He was 70 with critical aortic stenosis and ejection fraction of 10%, coronary artery disease and history of 5-vessel bypass in 2001, a history of Stage D colon cancer with lung mets resected 18 months ago, obesity, diabetes mellitus, chronic renal insufficiency and was recently extubated after a failed aortic valvuloplasty. He later developed a wide complex tachycardia at 150 beats per minute for which I was asked to consult. The SVT looked just like his underlying left bundle branch block and would start and stop – usually with a PAC. He was administered 2.5mg metoprolol intravenously and loaded with Amiodarone. His SVT became a non-issue thereafter.
But I didn’t check his HbA1c.
I didn’t check his LDL lipid level.
I didn’t do a diabetic fundoscopic exam.
I didn’t refer him to a neurologist for his mild peripheral neuropathy.
I didn’t get him an evaluation of his footwear.
I didn’t give him an implantable defibrillator or biventricular pacemaker.
I didn’t do universal weight screening.
Instead, I just practiced medicine.
I wonder what my PQRI measure score sheet will look like? I probably won't get my 1.5% bonus from Medicare, I guess. * Sigh *
Too bad there’s no box on that scoresheet for how much money careful judgment could save our healthcare system.
I agree completely.
Better defined as the "art" of medicine, the art which is not taught to extenders.

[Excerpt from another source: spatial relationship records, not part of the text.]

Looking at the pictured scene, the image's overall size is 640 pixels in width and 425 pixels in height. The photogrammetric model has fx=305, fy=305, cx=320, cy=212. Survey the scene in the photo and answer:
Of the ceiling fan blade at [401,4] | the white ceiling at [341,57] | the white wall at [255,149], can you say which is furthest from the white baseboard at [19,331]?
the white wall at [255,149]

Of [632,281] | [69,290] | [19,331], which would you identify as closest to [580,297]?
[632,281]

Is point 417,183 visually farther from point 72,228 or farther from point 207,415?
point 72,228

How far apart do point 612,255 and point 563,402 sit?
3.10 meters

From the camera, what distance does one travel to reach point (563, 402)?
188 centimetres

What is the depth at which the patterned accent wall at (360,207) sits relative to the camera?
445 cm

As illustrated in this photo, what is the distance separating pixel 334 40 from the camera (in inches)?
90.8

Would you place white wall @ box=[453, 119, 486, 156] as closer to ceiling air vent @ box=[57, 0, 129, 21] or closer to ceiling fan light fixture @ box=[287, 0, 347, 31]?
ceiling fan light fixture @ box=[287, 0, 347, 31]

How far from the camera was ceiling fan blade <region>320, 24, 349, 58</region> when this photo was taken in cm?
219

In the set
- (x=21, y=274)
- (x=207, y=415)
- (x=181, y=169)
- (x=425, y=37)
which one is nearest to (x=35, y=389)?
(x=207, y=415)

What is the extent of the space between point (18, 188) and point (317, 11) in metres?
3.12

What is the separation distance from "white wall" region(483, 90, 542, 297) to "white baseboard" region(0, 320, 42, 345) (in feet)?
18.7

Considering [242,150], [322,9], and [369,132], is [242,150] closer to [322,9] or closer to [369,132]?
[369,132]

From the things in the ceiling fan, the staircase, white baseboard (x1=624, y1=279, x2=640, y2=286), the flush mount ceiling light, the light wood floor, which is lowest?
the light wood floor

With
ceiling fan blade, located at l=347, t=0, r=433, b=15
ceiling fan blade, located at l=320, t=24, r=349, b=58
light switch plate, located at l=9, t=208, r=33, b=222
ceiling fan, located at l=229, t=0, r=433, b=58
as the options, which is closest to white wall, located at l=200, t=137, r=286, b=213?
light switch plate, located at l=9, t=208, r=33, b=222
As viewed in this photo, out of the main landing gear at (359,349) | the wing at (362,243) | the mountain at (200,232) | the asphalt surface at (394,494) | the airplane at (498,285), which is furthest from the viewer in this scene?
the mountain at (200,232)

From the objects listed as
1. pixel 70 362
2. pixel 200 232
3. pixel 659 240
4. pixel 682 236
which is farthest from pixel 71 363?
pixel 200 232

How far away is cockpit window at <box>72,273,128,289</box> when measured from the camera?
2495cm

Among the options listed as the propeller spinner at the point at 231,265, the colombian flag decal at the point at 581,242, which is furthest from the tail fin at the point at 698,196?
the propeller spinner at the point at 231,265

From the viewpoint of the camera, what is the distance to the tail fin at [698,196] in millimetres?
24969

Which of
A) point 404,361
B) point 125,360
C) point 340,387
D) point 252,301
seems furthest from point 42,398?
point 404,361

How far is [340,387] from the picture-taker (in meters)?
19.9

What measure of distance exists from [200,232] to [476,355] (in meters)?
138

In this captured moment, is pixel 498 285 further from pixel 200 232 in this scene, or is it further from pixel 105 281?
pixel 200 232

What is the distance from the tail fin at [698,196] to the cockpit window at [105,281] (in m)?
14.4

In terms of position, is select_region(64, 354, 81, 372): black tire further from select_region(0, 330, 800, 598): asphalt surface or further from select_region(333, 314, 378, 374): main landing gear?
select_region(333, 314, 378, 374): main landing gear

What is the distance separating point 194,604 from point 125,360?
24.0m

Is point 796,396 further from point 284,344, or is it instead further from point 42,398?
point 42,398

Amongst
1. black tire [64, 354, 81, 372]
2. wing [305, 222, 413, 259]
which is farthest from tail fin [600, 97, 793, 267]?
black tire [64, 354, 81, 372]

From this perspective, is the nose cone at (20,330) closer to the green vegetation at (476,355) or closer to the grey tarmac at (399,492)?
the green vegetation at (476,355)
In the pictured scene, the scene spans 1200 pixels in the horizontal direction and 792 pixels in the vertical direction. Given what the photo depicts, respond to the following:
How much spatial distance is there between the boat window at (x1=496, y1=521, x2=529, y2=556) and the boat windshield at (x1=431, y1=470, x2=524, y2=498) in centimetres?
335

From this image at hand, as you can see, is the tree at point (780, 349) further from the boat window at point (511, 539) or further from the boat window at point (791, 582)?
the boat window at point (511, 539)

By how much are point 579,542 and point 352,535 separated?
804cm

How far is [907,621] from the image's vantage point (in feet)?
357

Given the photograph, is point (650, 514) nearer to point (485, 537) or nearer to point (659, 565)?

"Careful judgement" is the prerogative of the insurance companies, not the physicians.
I guess this is CSBM (Common Sense based medicine), or GFBM (Gut feeling based medicine
I totally agree
My experience as an old "detailman" litterally living in doctor's offices,medical schools, hospitals, pharmacies, nursing homes, and clinics for 35 years, has given me a special appreiciation for clinicians who have the ability to practice medicine on this level. I never failed to be impressed when I saw them in action. It is the difference between "paint by the numbers" and a master artist.
As a 4th year medical student, not far from the days when I will be making similar decisions for my patients, I applaud you for noting the absurdity of some of the things we do in medicine. So often I see someone in the unit who is elderly, has esrd, stage 4 cancer (pick your favorite), alzheimers, and someone has the nerve to call a cardiology consult for a heart block... talk about rearranging the deck chairs on the Titanic.
I think that because of there being so many "guidelines" we have to follow, we have begun to practice "Cover Your A** Medicine".
Hey Doc, probably the best way to describe in the grand rounds your actions is PBM (patient-based medicine). Have a nice sunday.